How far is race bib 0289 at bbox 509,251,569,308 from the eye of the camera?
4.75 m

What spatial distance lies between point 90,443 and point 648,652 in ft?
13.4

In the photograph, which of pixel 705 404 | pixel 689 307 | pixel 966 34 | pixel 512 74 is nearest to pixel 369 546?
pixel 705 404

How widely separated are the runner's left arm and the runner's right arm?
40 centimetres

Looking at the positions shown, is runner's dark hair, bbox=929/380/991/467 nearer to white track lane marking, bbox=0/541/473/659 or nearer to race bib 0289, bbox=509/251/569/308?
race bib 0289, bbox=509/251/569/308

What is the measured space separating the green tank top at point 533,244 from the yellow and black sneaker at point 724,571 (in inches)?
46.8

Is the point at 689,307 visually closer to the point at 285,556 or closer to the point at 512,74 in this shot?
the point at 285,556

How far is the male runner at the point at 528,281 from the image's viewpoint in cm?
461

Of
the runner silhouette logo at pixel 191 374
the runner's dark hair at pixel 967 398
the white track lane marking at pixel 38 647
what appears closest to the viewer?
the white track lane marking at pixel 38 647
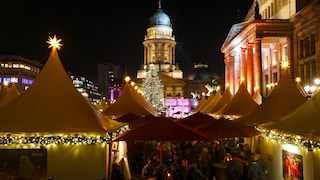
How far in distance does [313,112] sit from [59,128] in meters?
6.55

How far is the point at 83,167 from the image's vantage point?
10.0 metres

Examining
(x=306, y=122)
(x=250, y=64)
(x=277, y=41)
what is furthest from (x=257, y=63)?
(x=306, y=122)

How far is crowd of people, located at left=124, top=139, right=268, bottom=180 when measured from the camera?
10570mm

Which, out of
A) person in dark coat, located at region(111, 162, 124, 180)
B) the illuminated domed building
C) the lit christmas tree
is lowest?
person in dark coat, located at region(111, 162, 124, 180)

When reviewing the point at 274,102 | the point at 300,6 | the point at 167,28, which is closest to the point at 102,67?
the point at 167,28

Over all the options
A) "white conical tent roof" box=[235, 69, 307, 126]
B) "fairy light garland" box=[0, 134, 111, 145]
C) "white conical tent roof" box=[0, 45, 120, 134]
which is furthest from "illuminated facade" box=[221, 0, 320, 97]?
"fairy light garland" box=[0, 134, 111, 145]

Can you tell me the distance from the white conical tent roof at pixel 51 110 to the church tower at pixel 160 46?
291 feet

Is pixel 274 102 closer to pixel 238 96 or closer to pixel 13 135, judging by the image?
pixel 238 96

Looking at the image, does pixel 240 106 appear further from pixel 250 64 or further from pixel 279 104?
pixel 250 64

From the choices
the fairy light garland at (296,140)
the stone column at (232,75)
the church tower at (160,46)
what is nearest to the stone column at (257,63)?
the stone column at (232,75)

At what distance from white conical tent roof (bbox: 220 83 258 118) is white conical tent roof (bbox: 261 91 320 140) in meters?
8.97

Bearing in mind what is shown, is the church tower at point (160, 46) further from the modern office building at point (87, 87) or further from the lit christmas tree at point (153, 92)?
the modern office building at point (87, 87)

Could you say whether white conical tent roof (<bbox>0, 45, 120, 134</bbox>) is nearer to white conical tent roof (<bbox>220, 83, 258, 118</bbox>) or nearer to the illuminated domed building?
white conical tent roof (<bbox>220, 83, 258, 118</bbox>)

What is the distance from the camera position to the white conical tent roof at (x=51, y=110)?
9367 millimetres
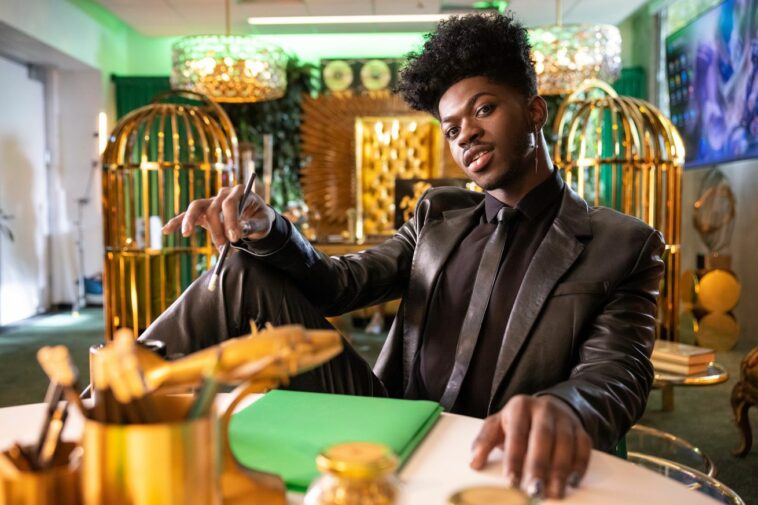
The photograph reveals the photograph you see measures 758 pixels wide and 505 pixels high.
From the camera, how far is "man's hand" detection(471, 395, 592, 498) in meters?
0.75

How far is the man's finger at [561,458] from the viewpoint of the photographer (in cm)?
74

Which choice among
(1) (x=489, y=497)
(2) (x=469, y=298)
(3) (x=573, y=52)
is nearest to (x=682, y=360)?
(2) (x=469, y=298)

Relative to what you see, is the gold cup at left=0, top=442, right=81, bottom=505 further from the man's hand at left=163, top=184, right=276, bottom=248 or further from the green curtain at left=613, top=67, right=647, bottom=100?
the green curtain at left=613, top=67, right=647, bottom=100

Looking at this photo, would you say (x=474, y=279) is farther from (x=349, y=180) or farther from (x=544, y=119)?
(x=349, y=180)

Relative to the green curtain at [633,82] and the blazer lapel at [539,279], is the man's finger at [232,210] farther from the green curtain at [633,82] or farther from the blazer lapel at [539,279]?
the green curtain at [633,82]

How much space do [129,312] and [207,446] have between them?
3.56m

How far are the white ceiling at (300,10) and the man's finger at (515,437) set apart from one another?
6.67m

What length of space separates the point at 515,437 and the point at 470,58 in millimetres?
1040

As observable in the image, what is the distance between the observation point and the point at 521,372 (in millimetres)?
1396

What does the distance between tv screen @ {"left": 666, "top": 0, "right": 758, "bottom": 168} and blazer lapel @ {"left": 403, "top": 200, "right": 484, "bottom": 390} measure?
4.38 metres

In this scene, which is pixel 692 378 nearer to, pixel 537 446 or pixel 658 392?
pixel 658 392

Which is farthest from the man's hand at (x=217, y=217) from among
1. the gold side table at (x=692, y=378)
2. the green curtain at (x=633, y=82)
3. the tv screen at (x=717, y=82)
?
the green curtain at (x=633, y=82)

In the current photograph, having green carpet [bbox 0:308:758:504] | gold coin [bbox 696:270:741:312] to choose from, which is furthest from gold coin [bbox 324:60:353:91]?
→ gold coin [bbox 696:270:741:312]

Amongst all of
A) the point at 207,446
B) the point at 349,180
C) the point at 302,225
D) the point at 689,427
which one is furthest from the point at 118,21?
the point at 207,446
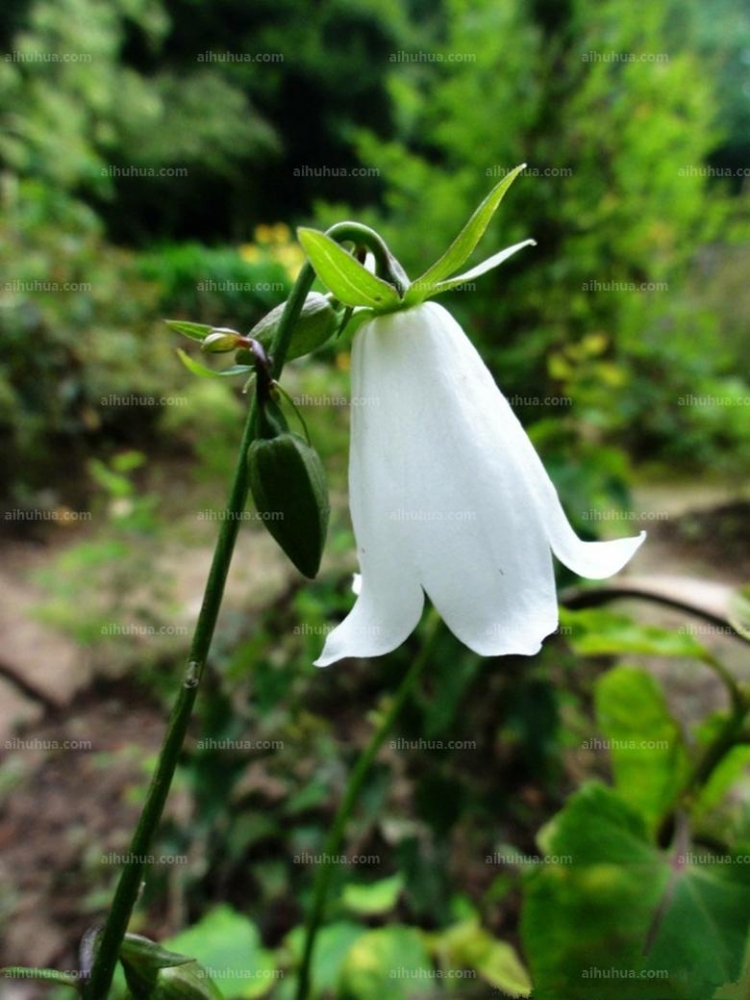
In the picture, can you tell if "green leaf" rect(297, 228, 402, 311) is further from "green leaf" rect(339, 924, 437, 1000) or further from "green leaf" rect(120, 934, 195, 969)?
"green leaf" rect(339, 924, 437, 1000)

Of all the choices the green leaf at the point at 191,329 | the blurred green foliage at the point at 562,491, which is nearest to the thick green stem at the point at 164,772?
the green leaf at the point at 191,329

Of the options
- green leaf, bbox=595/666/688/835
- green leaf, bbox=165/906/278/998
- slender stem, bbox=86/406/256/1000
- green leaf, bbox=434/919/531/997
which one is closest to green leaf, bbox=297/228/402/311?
slender stem, bbox=86/406/256/1000

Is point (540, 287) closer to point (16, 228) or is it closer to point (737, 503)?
point (737, 503)

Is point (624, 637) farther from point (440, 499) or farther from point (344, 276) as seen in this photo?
point (344, 276)

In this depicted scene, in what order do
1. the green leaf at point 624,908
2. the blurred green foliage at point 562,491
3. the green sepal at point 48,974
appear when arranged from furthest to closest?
the blurred green foliage at point 562,491, the green leaf at point 624,908, the green sepal at point 48,974

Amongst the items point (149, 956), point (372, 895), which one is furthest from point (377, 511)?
point (372, 895)

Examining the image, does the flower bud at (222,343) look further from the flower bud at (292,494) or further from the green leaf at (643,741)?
the green leaf at (643,741)
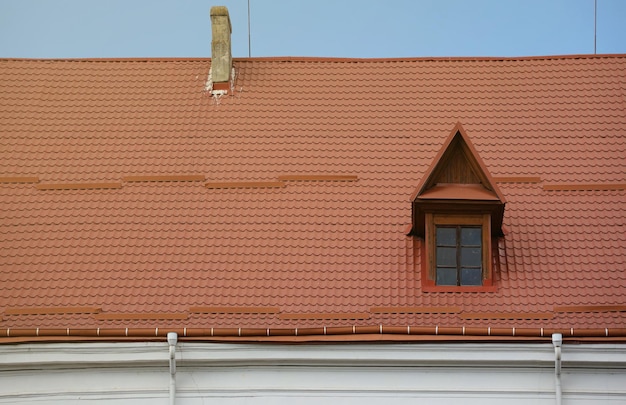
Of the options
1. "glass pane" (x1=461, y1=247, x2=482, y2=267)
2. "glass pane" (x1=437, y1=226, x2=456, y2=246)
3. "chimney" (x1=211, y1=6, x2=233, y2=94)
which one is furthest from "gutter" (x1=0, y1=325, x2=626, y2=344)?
"chimney" (x1=211, y1=6, x2=233, y2=94)

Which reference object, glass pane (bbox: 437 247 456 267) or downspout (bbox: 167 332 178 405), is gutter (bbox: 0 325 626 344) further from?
glass pane (bbox: 437 247 456 267)

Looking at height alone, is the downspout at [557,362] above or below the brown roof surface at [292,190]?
below

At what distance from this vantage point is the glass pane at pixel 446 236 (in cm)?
1875

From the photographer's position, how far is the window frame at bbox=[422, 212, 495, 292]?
1834 centimetres

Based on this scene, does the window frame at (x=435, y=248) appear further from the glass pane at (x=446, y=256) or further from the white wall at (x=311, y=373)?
the white wall at (x=311, y=373)

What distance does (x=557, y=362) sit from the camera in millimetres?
17359

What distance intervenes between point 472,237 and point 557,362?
2.47 m

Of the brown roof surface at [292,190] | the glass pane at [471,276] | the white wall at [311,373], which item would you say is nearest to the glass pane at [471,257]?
the glass pane at [471,276]

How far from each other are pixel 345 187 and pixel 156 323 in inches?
166

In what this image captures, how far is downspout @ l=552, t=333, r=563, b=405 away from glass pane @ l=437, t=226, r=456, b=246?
2349 millimetres

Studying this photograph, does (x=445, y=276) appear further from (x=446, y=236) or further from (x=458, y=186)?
(x=458, y=186)

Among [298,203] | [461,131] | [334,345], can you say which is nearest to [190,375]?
[334,345]

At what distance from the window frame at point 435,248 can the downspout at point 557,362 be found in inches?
56.3

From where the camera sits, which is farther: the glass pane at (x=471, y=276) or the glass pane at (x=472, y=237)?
the glass pane at (x=472, y=237)
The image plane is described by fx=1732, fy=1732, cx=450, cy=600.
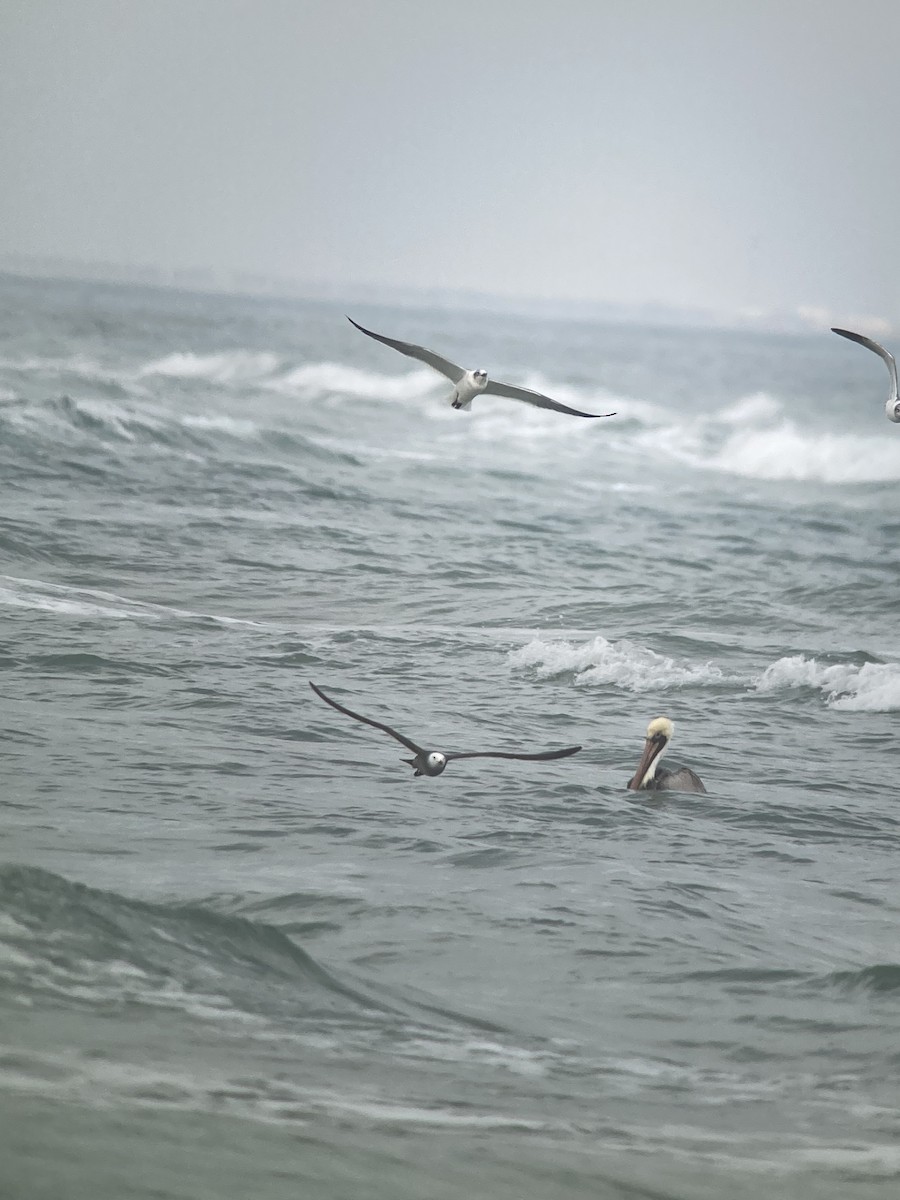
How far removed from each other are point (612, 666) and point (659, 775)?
475 cm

^^^^^^^^

Can you rewrite the lines starting at the one containing "The image plane" and ending at the end of the data, switching "point" to "pixel", changing nothing else, and leaving out the pictures?

### [Task output]
The image plane is described by fx=1732, fy=1732, cx=450, cy=600.
How far removed from each other are pixel (612, 666) and pixel (659, 775)?
475 cm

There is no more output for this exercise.